What is needed » Exactly as written, output each of the lines below, with no images.

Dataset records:

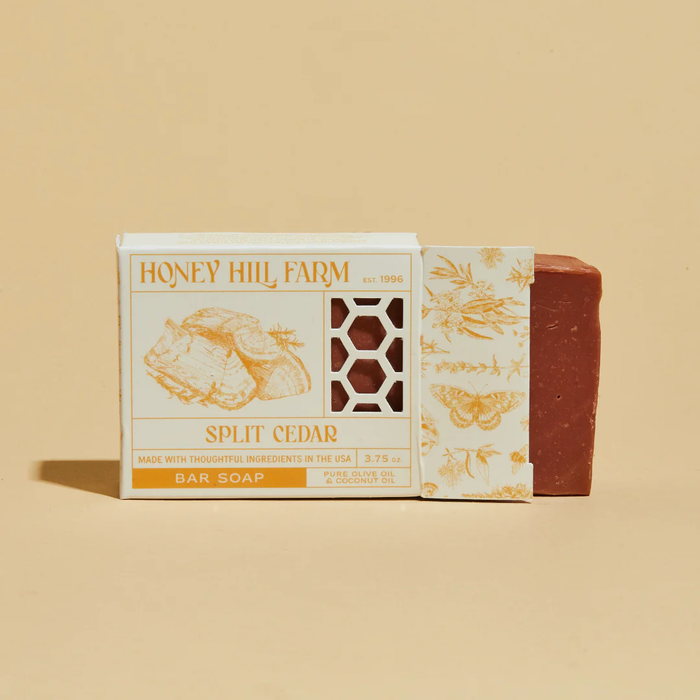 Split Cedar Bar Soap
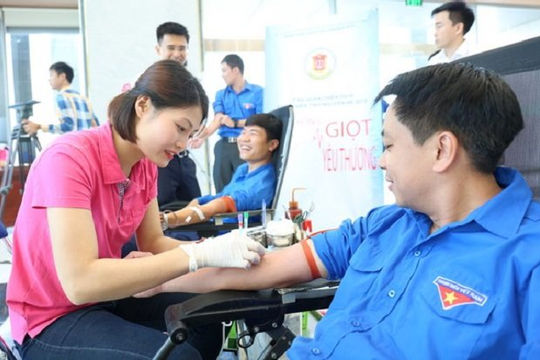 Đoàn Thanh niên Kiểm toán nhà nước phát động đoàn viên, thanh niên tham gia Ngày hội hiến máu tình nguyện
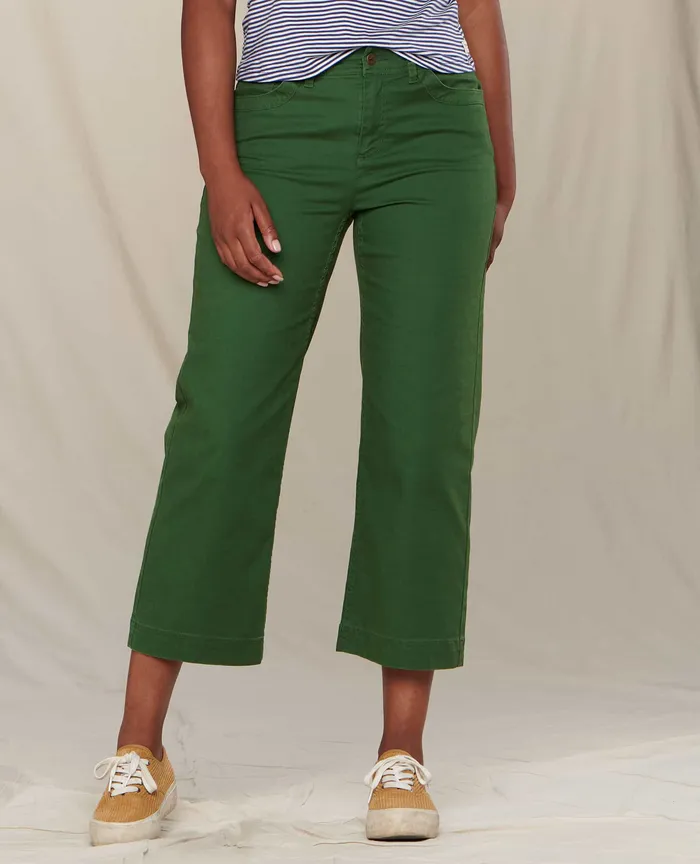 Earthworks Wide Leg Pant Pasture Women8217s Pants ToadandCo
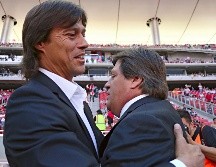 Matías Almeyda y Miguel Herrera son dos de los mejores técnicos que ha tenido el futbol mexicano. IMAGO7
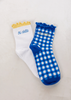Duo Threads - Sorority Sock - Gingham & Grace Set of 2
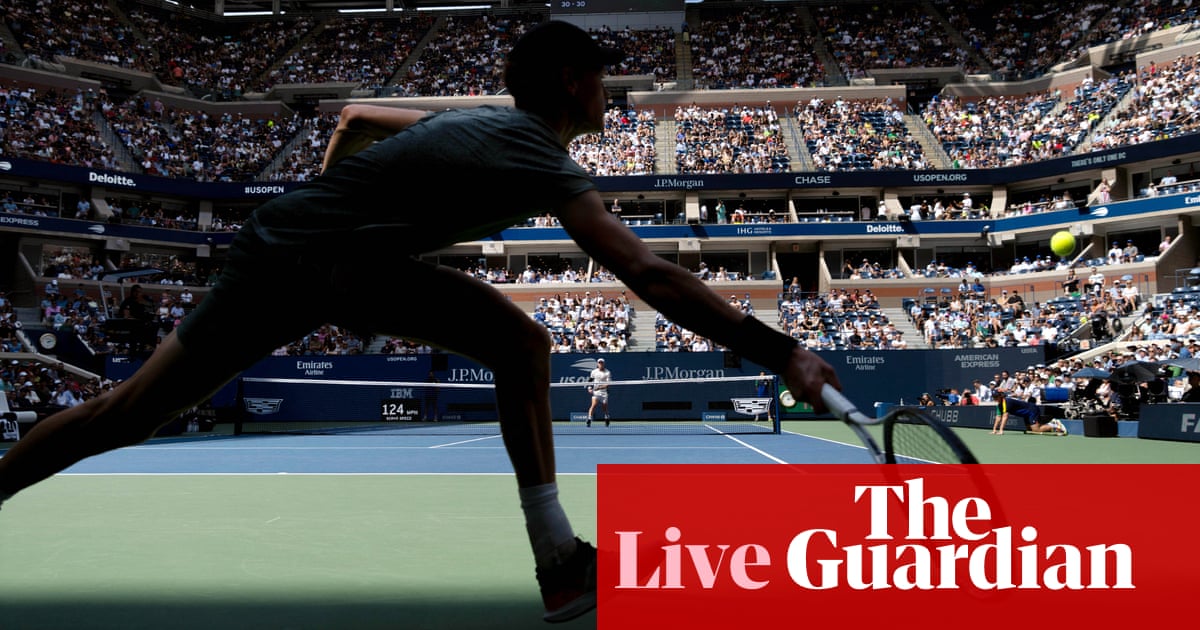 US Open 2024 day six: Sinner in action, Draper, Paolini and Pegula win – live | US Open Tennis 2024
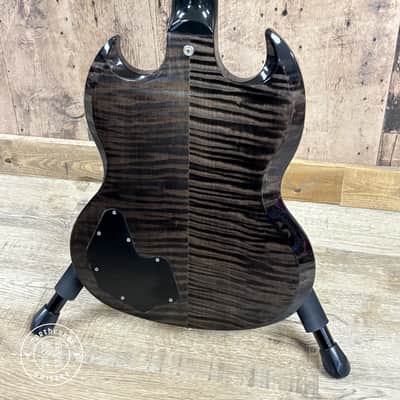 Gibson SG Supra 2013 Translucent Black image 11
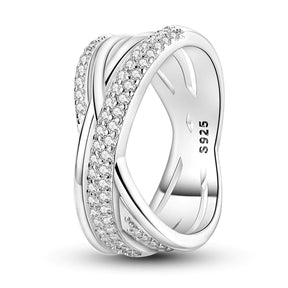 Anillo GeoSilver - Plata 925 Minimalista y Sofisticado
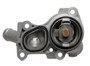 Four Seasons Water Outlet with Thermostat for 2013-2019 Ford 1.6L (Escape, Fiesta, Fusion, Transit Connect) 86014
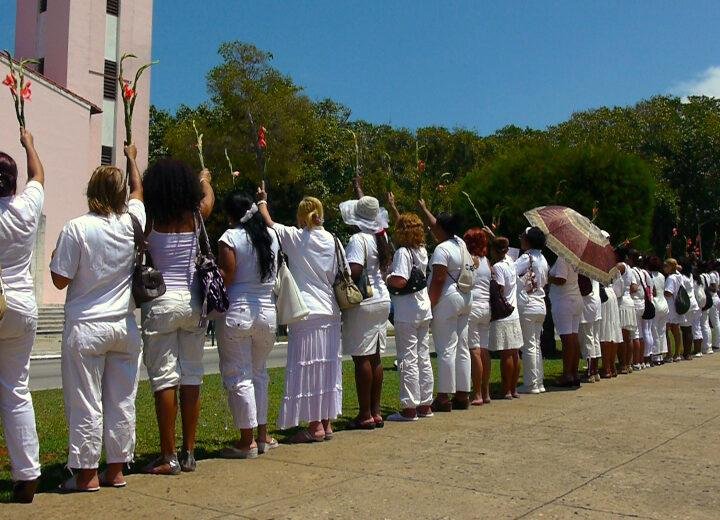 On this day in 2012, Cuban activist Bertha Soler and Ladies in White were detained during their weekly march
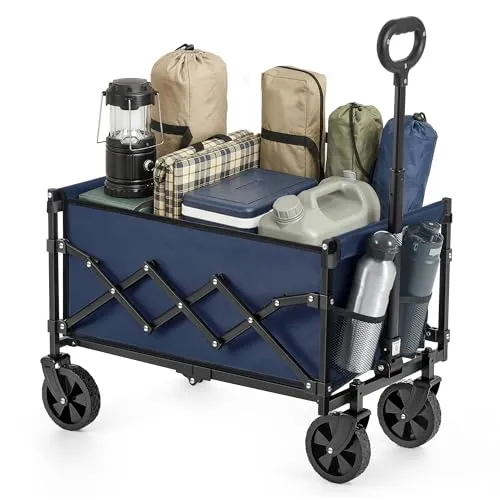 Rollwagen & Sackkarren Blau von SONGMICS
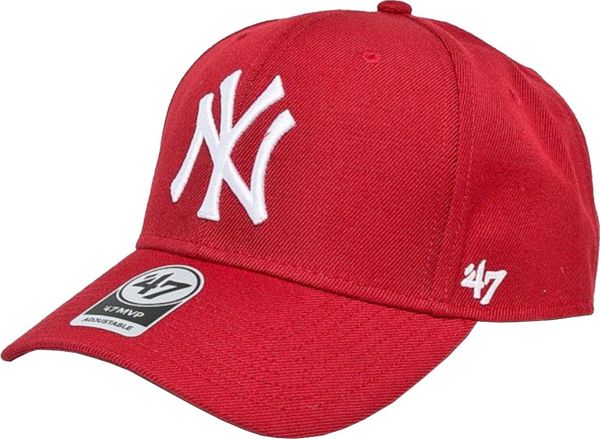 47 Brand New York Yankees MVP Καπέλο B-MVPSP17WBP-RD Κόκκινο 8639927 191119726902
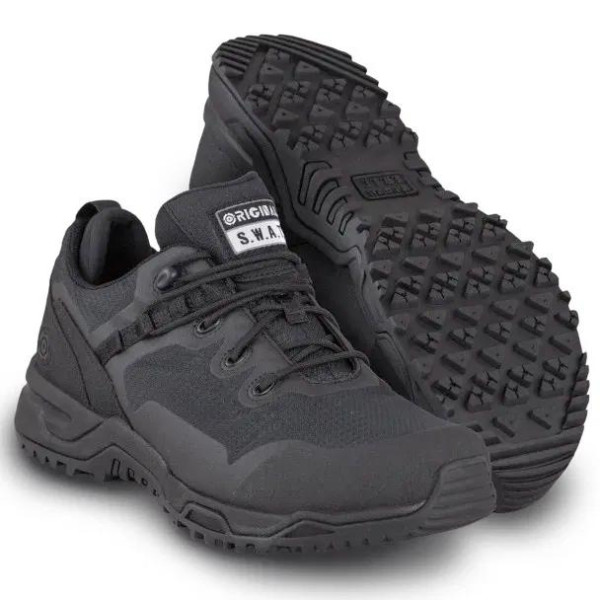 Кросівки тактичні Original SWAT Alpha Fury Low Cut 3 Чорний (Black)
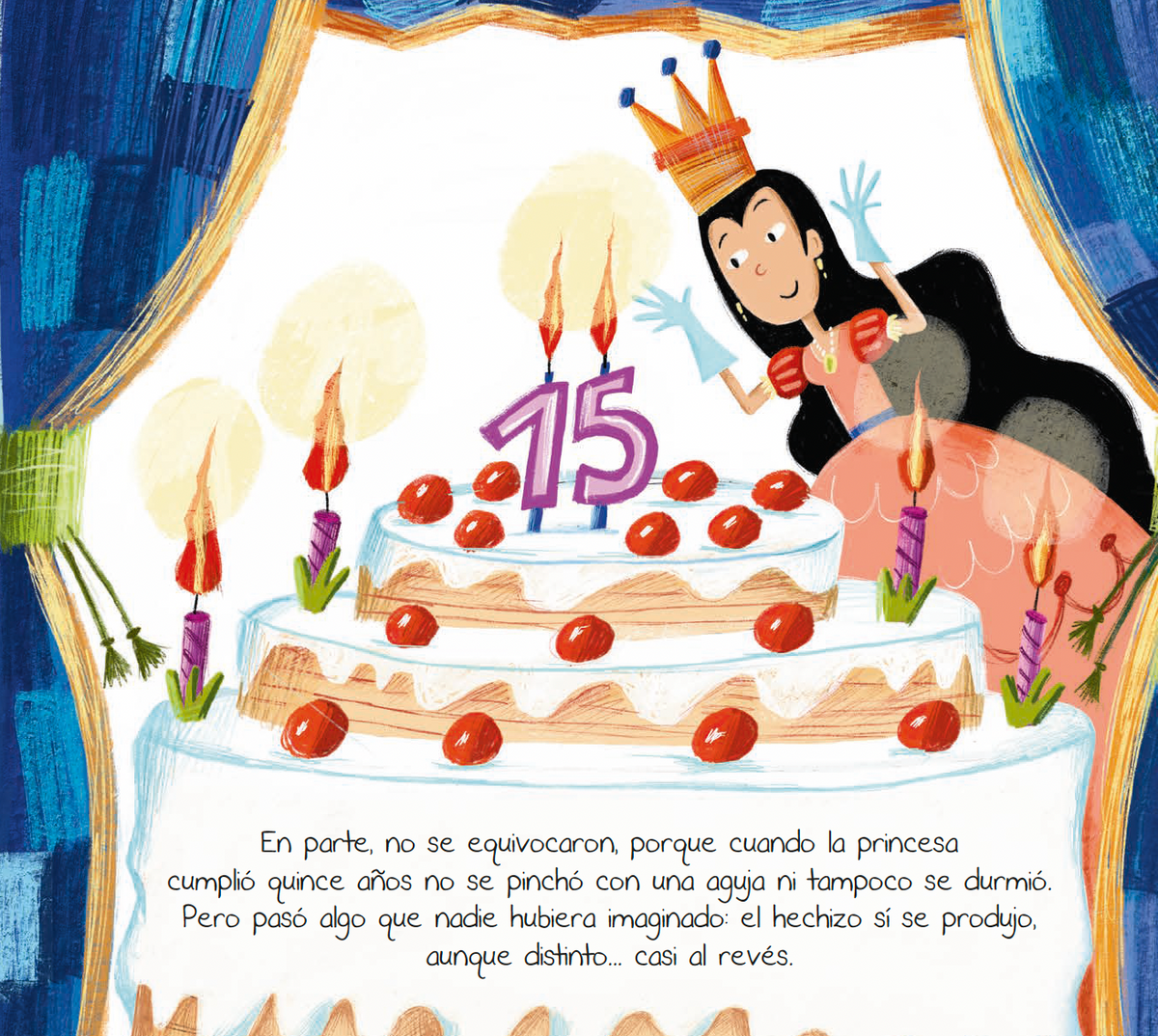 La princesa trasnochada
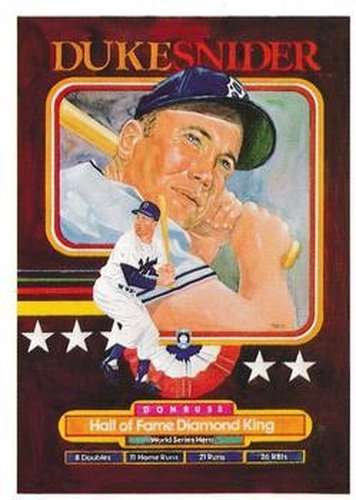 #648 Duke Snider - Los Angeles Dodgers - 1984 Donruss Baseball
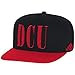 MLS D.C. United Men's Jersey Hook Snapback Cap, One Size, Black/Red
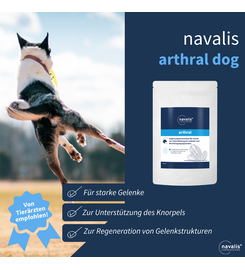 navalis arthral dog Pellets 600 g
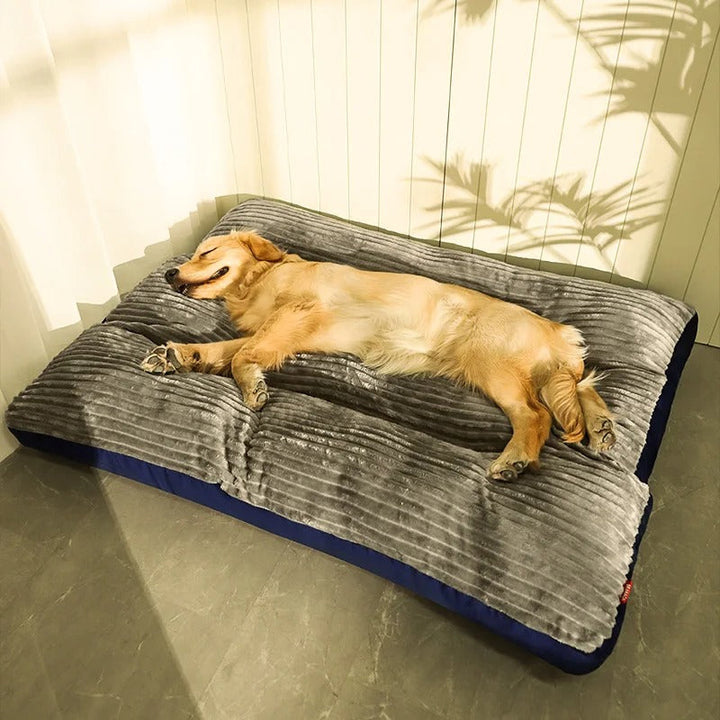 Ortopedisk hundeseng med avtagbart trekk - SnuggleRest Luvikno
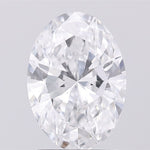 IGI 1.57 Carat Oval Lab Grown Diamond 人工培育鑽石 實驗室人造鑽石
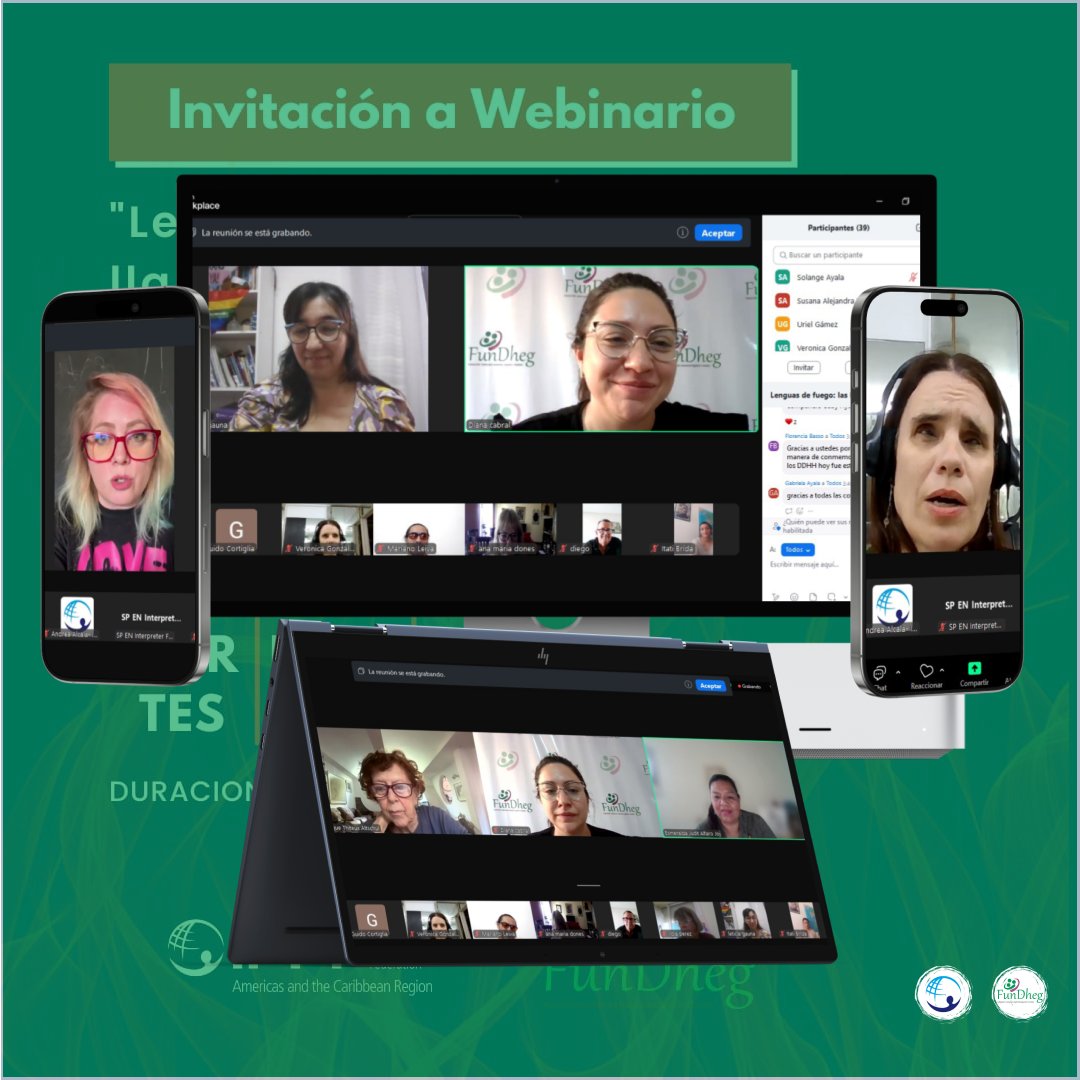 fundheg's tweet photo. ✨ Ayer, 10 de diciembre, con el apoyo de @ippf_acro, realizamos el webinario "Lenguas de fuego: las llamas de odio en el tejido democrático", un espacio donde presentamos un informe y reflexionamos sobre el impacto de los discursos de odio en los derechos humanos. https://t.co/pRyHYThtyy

Response area »
 Split Cedar Bar Soap
 Đoàn Thanh niên Kiểm toán nhà nước phát động đoàn viên, thanh niên tham gia Ngày hội hiến máu tình nguyện
 Earthworks Wide Leg Pant Pasture Women8217s Pants ToadandCo
 Matías Almeyda y Miguel Herrera son dos de los mejores técnicos que ha tenido el futbol mexicano. IMAGO7
Duo Threads - Sorority Sock - Gingham & Grace Set of 2
 US Open 2024 day six: Sinner in action, Draper, Paolini and Pegula win – live | US Open Tennis 2024
 Gibson SG Supra 2013 Translucent Black image 11
 Anillo GeoSilver - Plata 925 Minimalista y Sofisticado
 Four Seasons Water Outlet with Thermostat for 2013-2019 Ford 1.6L (Escape, Fiesta, Fusion, Transit Connect) 86014
 On this day in 2012, Cuban activist Bertha Soler and Ladies in White were detained during their weekly march
 Rollwagen & Sackkarren Blau von SONGMICS
 47 Brand New York Yankees MVP Καπέλο B-MVPSP17WBP-RD Κόκκινο 8639927 191119726902
 Кросівки тактичні Original SWAT Alpha Fury Low Cut 3 Чорний (Black)
 La princesa trasnochada
 #648 Duke Snider - Los Angeles Dodgers - 1984 Donruss Baseball
 MLS D.C. United Men's Jersey Hook Snapback Cap, One Size, Black/Red
 navalis arthral dog Pellets 600 g
 Ortopedisk hundeseng med avtagbart trekk - SnuggleRest Luvikno
 IGI 1.57 Carat Oval Lab Grown Diamond 人工培育鑽石 實驗室人造鑽石
 fundheg's tweet photo. ✨ Ayer, 10 de diciembre, con el apoyo de @ippf_acro, realizamos el webinario "Lenguas de fuego: las llamas de odio en el tejido democrático", un espacio donde presentamos un informe y reflexionamos sobre el impacto de los discursos de odio en los derechos humanos. https://t.co/pRyHYThtyy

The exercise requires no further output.